Michael Ray Graham and Albert Ronnie Burrell just walked out of Louisiana State Penitentiary in Angola, with a $10 check and a denim jacket and couple of manila envelopes with all that is left of their worldly possessions.
At least they are alive. And that’s good, because, after waiting 14 years to be executed, they have been declared innocent of murder by the State of Louisiana.
Let’s see. That is eight this year alone. That is 92 since the death penalty was reinstated in 1973 in the U.S., according to the New York Times.

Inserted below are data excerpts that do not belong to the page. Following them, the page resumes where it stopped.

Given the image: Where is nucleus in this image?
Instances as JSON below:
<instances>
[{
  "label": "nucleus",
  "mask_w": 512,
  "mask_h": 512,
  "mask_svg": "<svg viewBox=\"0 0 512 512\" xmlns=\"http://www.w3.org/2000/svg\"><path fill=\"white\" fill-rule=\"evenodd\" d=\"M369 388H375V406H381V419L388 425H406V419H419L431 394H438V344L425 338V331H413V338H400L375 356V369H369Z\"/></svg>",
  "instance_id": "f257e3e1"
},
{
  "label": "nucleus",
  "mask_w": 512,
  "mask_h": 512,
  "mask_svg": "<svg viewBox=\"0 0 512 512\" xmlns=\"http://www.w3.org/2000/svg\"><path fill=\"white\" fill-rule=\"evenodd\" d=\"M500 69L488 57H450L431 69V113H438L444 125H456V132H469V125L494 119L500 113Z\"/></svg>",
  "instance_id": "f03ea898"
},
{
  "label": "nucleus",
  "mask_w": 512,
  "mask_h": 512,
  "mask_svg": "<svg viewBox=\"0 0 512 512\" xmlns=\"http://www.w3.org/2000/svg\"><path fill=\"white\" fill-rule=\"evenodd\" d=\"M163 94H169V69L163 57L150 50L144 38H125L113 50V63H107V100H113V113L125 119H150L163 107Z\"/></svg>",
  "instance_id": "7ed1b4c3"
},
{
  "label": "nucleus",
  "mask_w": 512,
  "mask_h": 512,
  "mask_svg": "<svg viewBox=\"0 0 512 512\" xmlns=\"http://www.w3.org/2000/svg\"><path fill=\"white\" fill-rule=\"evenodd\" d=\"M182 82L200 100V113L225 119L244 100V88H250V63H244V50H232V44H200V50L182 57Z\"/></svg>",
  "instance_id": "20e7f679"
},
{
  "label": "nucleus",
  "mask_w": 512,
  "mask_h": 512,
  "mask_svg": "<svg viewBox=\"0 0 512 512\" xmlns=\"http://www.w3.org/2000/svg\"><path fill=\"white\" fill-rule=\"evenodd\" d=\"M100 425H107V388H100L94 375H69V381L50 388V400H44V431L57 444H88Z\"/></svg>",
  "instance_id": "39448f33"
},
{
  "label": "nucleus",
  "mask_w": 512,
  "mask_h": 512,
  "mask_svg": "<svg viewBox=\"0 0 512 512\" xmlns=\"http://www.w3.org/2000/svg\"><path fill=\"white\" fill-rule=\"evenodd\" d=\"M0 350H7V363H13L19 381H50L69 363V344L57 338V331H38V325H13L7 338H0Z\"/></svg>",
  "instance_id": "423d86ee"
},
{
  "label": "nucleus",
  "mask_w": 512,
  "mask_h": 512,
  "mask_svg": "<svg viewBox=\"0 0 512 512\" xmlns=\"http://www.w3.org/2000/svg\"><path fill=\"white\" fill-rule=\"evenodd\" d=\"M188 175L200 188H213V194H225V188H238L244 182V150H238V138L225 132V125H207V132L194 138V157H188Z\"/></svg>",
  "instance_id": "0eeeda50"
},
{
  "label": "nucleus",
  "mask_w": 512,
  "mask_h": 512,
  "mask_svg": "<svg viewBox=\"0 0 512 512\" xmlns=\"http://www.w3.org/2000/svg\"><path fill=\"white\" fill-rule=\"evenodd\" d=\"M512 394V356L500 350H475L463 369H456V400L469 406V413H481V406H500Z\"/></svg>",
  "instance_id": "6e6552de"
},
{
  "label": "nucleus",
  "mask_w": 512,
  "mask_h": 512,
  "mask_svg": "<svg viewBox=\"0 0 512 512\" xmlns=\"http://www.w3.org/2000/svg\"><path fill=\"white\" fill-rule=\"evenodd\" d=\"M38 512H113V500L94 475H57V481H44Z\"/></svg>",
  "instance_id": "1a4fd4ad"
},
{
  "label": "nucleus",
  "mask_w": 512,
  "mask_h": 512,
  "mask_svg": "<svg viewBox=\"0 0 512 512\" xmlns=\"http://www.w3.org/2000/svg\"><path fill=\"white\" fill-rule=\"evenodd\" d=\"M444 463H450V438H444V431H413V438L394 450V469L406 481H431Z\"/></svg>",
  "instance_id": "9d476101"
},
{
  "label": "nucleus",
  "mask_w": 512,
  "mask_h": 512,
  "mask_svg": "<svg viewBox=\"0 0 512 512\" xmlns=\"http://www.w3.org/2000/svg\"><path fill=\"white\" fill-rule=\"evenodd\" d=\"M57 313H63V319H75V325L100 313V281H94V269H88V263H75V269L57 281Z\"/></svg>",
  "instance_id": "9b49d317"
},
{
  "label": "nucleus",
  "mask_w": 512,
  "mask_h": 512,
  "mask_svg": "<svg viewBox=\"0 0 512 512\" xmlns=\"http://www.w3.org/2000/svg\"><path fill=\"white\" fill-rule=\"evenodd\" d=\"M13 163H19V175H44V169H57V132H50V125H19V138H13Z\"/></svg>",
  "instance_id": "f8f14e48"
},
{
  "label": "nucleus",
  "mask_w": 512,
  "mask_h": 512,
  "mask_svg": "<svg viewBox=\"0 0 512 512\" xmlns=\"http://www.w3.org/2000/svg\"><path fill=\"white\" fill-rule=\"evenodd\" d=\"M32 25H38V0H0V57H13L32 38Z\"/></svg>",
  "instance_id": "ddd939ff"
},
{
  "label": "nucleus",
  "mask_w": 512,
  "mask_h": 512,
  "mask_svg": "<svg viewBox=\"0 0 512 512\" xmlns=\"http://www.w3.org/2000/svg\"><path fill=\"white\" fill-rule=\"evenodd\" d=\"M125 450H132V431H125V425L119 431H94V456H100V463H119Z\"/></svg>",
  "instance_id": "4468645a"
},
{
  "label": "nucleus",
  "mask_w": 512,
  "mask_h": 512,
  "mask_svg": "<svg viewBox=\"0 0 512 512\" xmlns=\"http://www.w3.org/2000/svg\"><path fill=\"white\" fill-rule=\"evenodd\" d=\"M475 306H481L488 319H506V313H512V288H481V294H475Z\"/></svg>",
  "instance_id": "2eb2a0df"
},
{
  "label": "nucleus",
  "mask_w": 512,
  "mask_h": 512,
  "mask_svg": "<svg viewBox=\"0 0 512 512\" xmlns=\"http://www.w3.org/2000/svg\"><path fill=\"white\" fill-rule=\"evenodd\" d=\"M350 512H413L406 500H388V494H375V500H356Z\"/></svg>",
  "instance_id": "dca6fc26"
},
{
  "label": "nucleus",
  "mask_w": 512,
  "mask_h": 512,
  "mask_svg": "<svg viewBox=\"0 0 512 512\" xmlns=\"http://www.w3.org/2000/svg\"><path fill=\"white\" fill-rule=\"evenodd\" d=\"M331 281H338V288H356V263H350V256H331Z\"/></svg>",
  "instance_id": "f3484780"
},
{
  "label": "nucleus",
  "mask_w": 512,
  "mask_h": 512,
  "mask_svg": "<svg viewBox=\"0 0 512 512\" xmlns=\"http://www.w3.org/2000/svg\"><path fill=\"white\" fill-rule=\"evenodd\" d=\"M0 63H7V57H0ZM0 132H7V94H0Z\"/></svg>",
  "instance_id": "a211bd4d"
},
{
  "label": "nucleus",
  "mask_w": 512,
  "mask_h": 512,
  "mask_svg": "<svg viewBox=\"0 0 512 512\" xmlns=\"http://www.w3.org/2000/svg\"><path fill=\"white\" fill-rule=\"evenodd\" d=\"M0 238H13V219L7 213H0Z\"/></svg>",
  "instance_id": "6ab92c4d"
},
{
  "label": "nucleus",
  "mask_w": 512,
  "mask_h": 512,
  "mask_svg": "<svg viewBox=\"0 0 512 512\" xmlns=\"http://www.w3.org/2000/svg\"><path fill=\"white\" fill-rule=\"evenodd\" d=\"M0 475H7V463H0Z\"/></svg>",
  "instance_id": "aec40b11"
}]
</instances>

Wait for it. Come on, I know it’s there. Let me read a little further… aha! “With no physical evidence linking either to the crime, the two men were convicted largely on the testimony of a jailhouse snitch, Olan Wayne Brantley, who a law enforcement official acknowledged was known as Lyin’ Wayne.”
The old jailhouse snitch! Again! From Guy Paul Morin to Michael Ray Graham, the jailhouse snitch has proved to be an indispensable tool of prosecutions and police everywhere. It is the most widely accepted “solution” for a simple lack of evidence.
Did the police really believe that Burrell and Graham were guilty? Were they afraid that guilty men would walk free just because they couldn’t find any proof? From my reading about wrongful convictions, that might well be the case. The police simply decided that these two “dun it”. They felt it in their bones. They were convinced, emotionally. Maybe they didn’t answer questions the right way. Maybe they sweated under questioning. Maybe they were stupid.
Maybe they should be on Oprah. [2011-03]
“The kind of prosecutorial misconduct in the cases of the two men is not unusual, said Mr. Graham’s lawyer, Ms. Fournet.” No, it’s not. And it’s probably the best reason why the death penalty should be abolished in the U.S., as it has been in Canada for twenty years.
What a time for the governor of the state that has been the most mindlessly efficient and enthusiastic about executions to have stolen the election to become president.
Which is not to say that Al Gore was exactly Mr. Courageously Righteous on the issue. It is clear that he adopted Clinton’s very pragmatic “go with it” attitude towards the death penalty. But my guess is that Gore might have been persuaded to lead a movement against the death penalty given the incredible number of wrongful convictions that have come to light in recent years.
Dubbya’s attitude? They must have done something wrong for the police to even have suspected them in the first place.
It looks like Bush is going to appoint John Ashcroft, the Senator who lost an election to a dead man, as the new attorney general. We are told that Ashcroft, as a devout Christian, is completely in favor of the death penalty.
???
I can’t help but wonder, “What would Jesus do?” about a jail-house snitch who put two innocent men on death row so he could get a lighter sentence for passing bad checks? What he do about the prosecutors who knowingly pressed the case, aware of the fact that there was no physical evidence against the two men, and that the key witness had a history of mental illness? What would he say to the prison officials who handed each of the men a $10 check, as compensation for losing 14 years of their lives?
What would he say to the judge who put a developmentally delayed man on death row?